New Chinese Law requires foreign vessels to report to Maritime Authorities when entering waters
Sputnik news agency and radio 19:56 GMT 31.08.2021
China has long struggled to exert control over the large parts of the South China Sea it claims, including by erecting floating radar stations and dredging the seafloor to expand the waterway’s tiny islands. However, so have several other nations, many of which claim the same islands and waters.
Foreign vessels entering Chinese territorial waters will be required to report their ship and cargo information to the country’s maritime authorities if they’re carrying hazardous cargo or pose a threat to maritime traffic safety beginning on September 1.
The new regulation is the product of revisions to the Maritime Traffic Safety Law made in April by the Standing Committee of the National People’s Congress, a legislative body that remains in session while the larger congress is not.
According to the South China Morning Post, which viewed the agency’s recent notice on the changes, affected vessels include ships carrying radioactive material, bulk oil, chemical, liquefied natural gas and other toxic and harmful substances, as well as to all submersibles, nuclear-powered vessels, or vessels “considered a threat to the country’s maritime traffic safety.”
The information they will have to supply include the vessel’s name, call sign, position, and the dangerous goods on board. Voice of America reported in April that the fine for violation is up to $47,000.
A separate provision that also enters force on Wednesday requires captains to implement “emergency response measures” if a crew member or passenger on their vessel is found or suspected of having an infectious disease that could pose a serious threat to the health of others. The law requires them to be put under quarantine and for the situation to be reported to maritime authorities, according to Xinhua News Agency.
As the new regulation would apply to China’s claimed islands in the South China Sea, many have suggested it is aimed at further solidifying their control over the islands and the waters around them. While the islands themselves are often little more than specks of land in the waterway, a nation’s territorial waters extend 12 nautical miles from shore.
Kang Lin, a deputy director of China’s National Institute for South China Sea Studies, told the SCMP the intention was to “close loopholes” that allowed civilian ships being used for military purposes to evade regulation while in Chinese waters.
“We used to put a lot of effort on the management of warships, while ignoring the supervision and management of civilian commercial ships which are under the cover of civilian commercial use, but in fact engaging in militarised intelligence collection,” Kang said.
In April, Chinese fishermen found a small solar-powered drone vessel packed with antennae and surveillance equipment, which China Central Television described as “a reconnaissance device secretly placed by a foreign country in China’s waters.” The three-meter-long device was not publicly identified, but SCMP noted at the time that many on social media believed it looked very similar to a device built by Liquid Robotics, a subsidiary of American defense contracting giant Boeing.

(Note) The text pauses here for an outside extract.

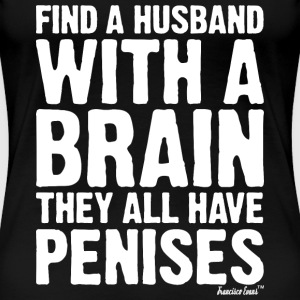 Find a husband with a brain they all have Penises T-Shirts - Frauen Premium T-Shirt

The law would also affect the Taiwan Strait, which China claims as internal waters because it also claims Taiwan itself as part of China, regarding the government in Taipei as a rebel movement. Taipei Times claimed on Tuesday the regulation is a “ticking time bomb” for conflict in the South China Sea, but said it was likely to have little effect on the strait, as the United Nations Convention on the Law of the Sea regards it as an international strait through which “continuous and expeditious” passage is guaranteed.

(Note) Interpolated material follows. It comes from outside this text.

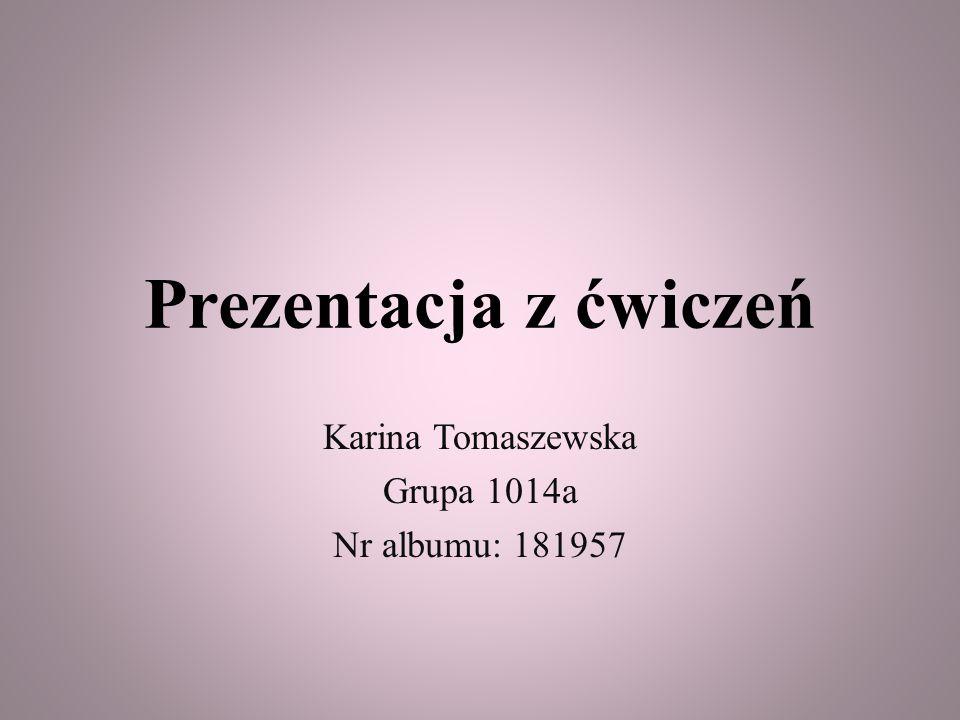 Karina Tomaszewska Grupa 1014a Nr albumu: 181957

China has disputes with Taiwan in the South China Sea as well, including over both Pratas Island and Taiping Island, although Vietnam and the Philippines also claim Taiping for themselves. China’s claims in the South China Sea overlap several other nations, including those three, as well as Malaysia and Brunei.
Fishing boats, oceanography vessels and petroleum exploration vessels from the many nations often cross into other nations’ claimed parts of the waterway, resulting in frequent warnings and showdowns between the two sides. The most egregious are the “freedom of navigation operations” (FONOPS) performed by warships of the US and its allies as deliberate affronts to what it considers “excessive maritime claims” by countries such as China and Vietnam.
The most recent, on Sunday, saw a US destroyer sail through the Taiwan Strait, which China has formally protested and said in the past that it gives encouragement to separatist forces in Taipei. Another in July saw a US warship sail a few miles away from one of the Paracel Islands in the northern South China Sea.
However, while the US has attempted to provoke conflict in the region and painted China as the aggressor and a danger to other nations, Beijing’s negotiations with the Association of Southeast Asian Nations (ASEAN) toward a unified Code of Conduct for the South China Sea has slowly progressed, finalizing and important part of the document earlier this month. Once complete, the code of conduct will provide a legal framework by which to regulate such maritime interactions in the South China Sea.
In June, the heads of the Vietnamese and Chinese navies also agreed to establish a naval hotline for resolving emergencies.
Japan’s Kyodo News Agency also noted the law would cover the Japanese-controlled Senkaku Islands in the East China Sea, which Beijing calls Diaoyu.